CICJ researchers prof. Wim Huisman and dr. Marjolein Cupido have written a report on business involvement in international crimes for the upcoming conference of the Association International de Droit Penal (AIDP).
The report discusses the Dutch experience with prosecuting businessmen for international crimes and sets out the possibilities and limitations for establishing individual criminal responsibility for corporate complicity. The report focuses on corporate complicity for ‘core’ international crimes, i.e. war crimes, crimes against humanity, genocide, aggression and torture.
The report shows that Dutch law provides for a variety of modes of perpetration and participation. To establish criminal responsibility in cases of corporate complicity for international crimes, the concepts of functional (co-)perpetration, actually directing, aiding, and superior responsibility seem to be particularly important.
Despite apparently looser standards of criminal responsibility for corporate complicity under Dutch law as compared to international criminal law, it seems that Dutch courts still struggle with holding businessmen accountable as perpetrators of or participants in international crimes.
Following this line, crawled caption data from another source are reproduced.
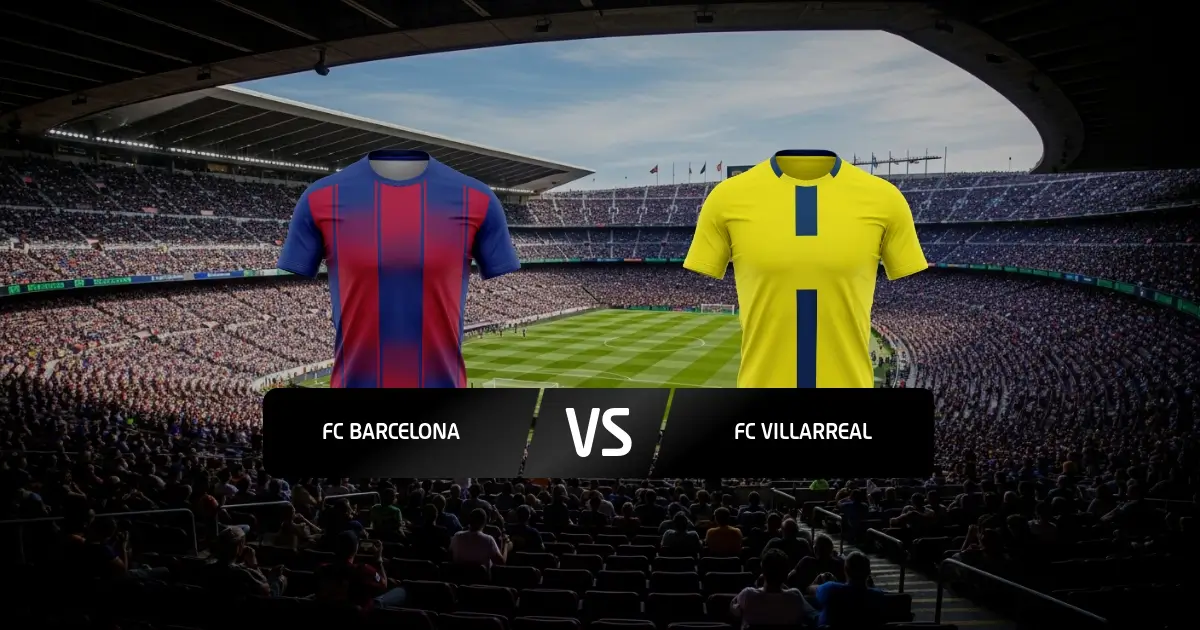 Barcelona - Villarreal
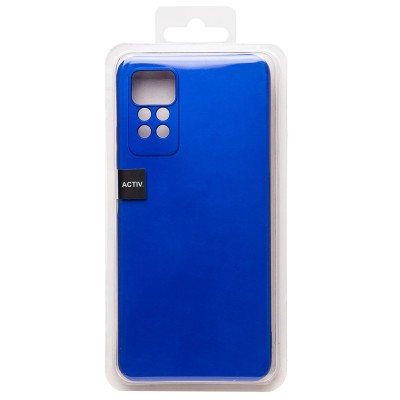 Чехол-накладка для Xiaomi Redmi Note 12 Pro 4G (синий) Activ Full Original Design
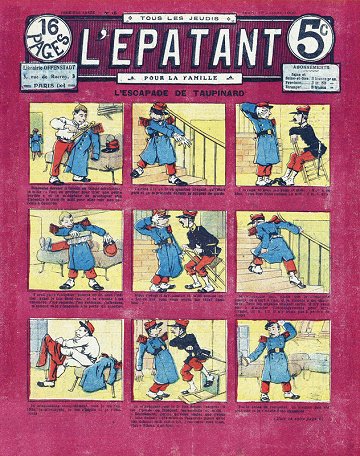 L'épatant - Tome 15
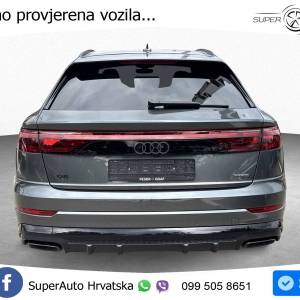 Audi Q8 50 TDI V6 quattro tiptronic S Line 286 KS, ZRAČNI+ACC+4xGR SJED+360+PDC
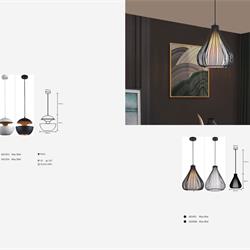 灯饰设计 illus 2025年欧美家居装饰灯具产品图片电子目录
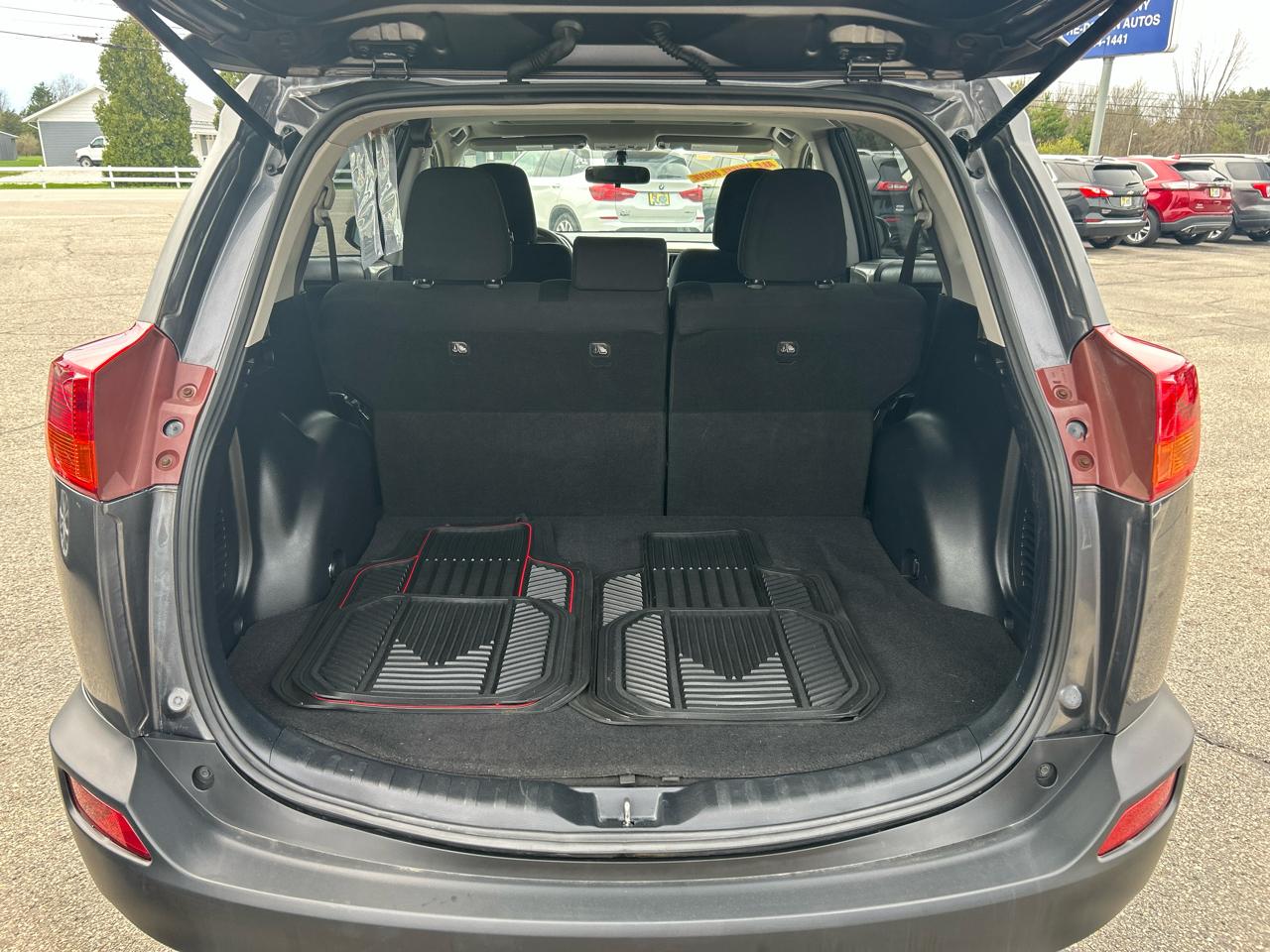 Toyota RAV4 XLE AWD 2014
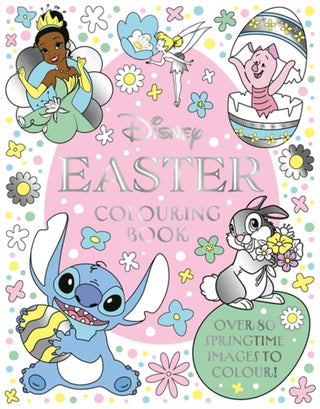 Cover image for 9781835873779 - Disney Easter Colouring Book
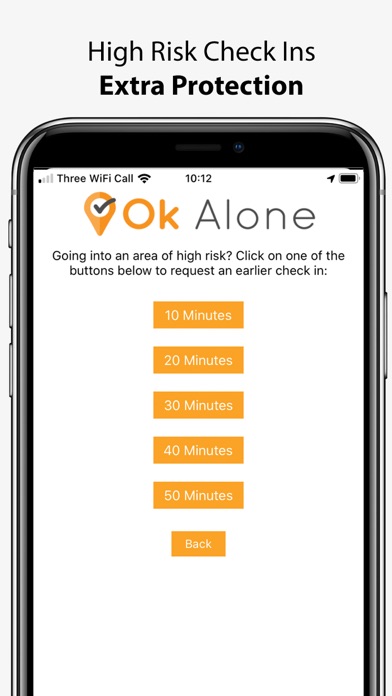 How to cancel & delete Ok Alone - Lone Worker App from iphone & ipad 2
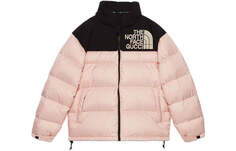 Куртка Gucci x The North Face стеганая, черный/розовый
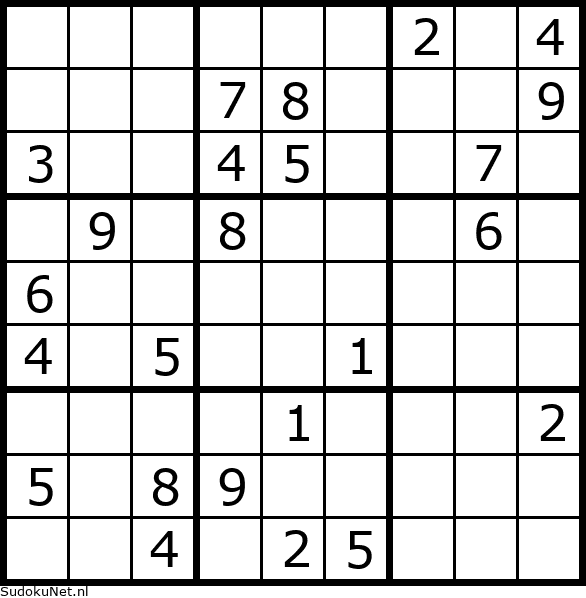 Sudoku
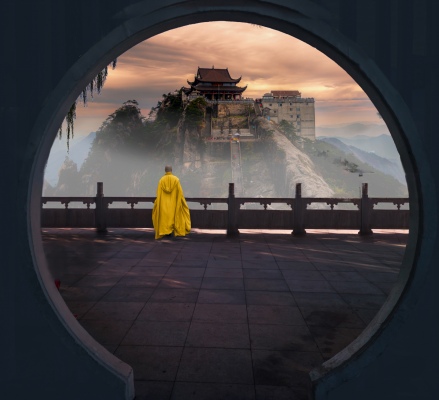 Buddhist land
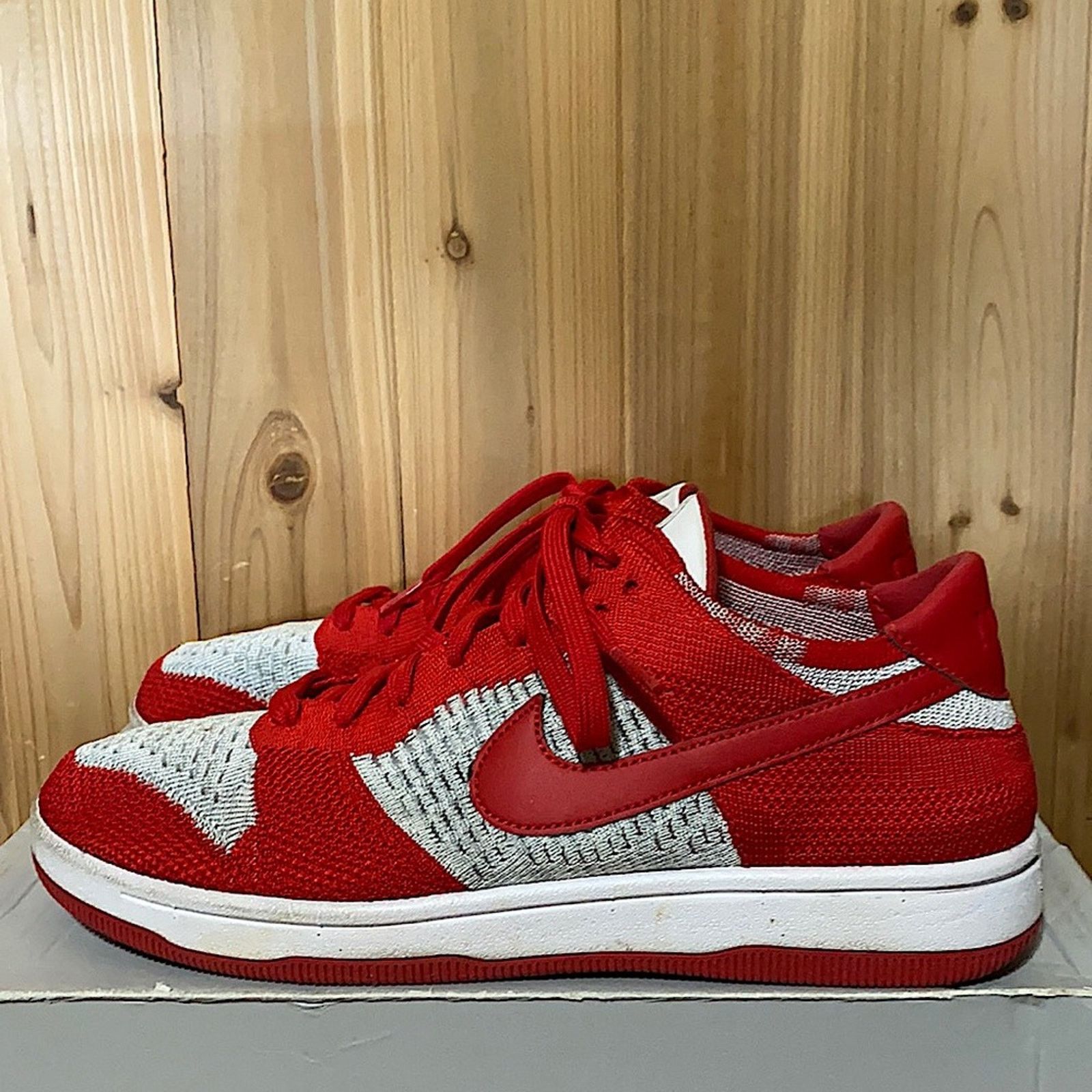 Nike Nike dunk low flyknit Size US 10.5 / EU 43-44 - 2 Thumbnail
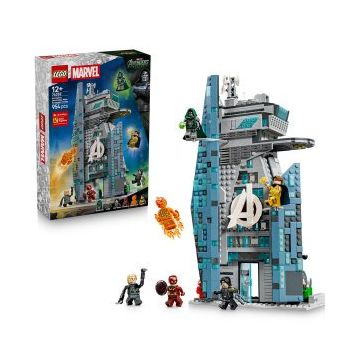 Lego Marvel 76352 Marvel Avengers: Doomsday Yeni Avengers Kulesi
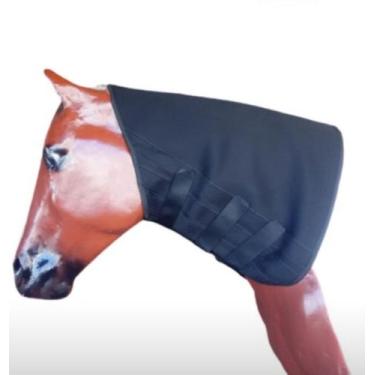 Imagem de Pescoceira Para Cavalos Para Ajudar A Perda De Gordura Localizada No A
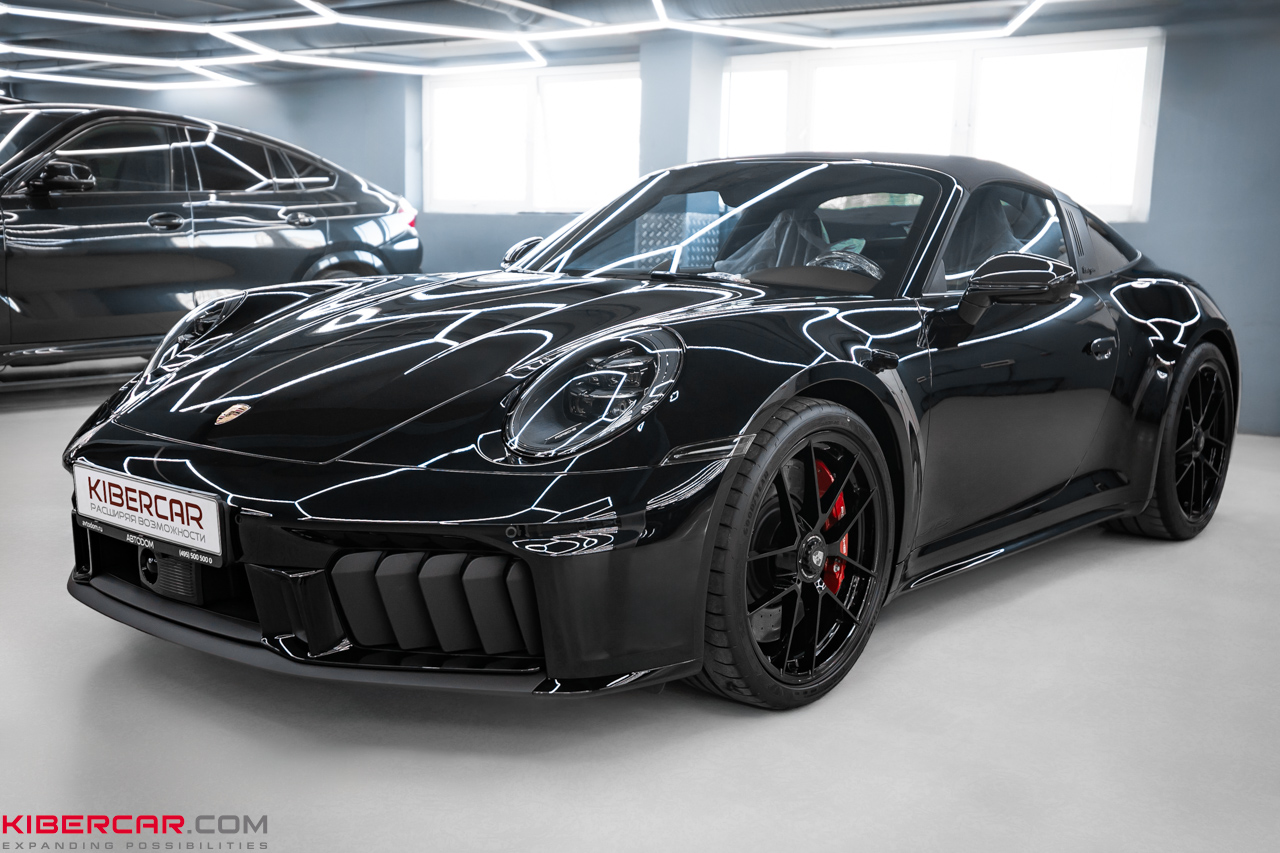 Комплекс премиальных защитных покрытий на Porsche 911 Targa 4 GTS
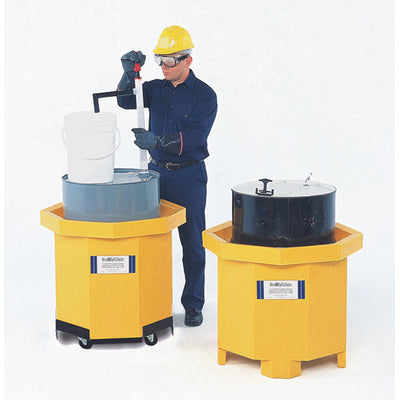 UltraTech Spill Collector - Flat Bottom Model - No Drain - 1040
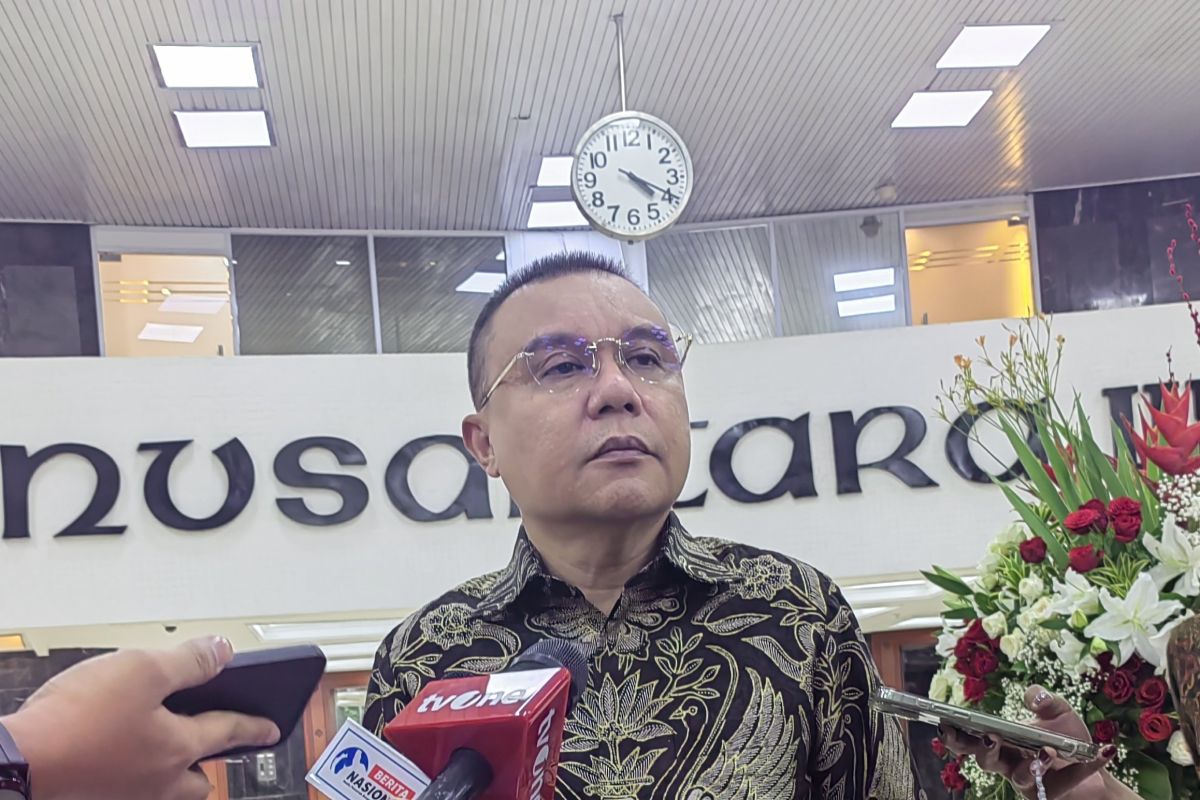 Gerindra belum tahu utusan PDIP mediatori pertemuan Mega-Prabowo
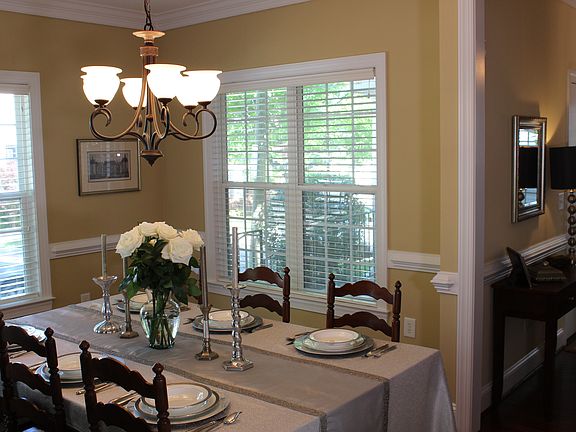 Formal Dining Room off Foyer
This relates to the fact that corporate officials are often only remotely involved in criminal conduct and make neutral contributions to crimes, as a side-effect of their corporate policies and efforts.
Considering these difficulties, it will often be challenging to hold corporate officials for international crimes. Prosecutors – if bringing charges – may therefore prefer alternative grounds for criminal responsibility, such as the dereliction of duties of care, violation of embargoes, or even corruption. However, while this enables holding corporate officials at least accountable for some crime, the practice can be criticized from the perspective of fair labelling and the expressive function of criminal law.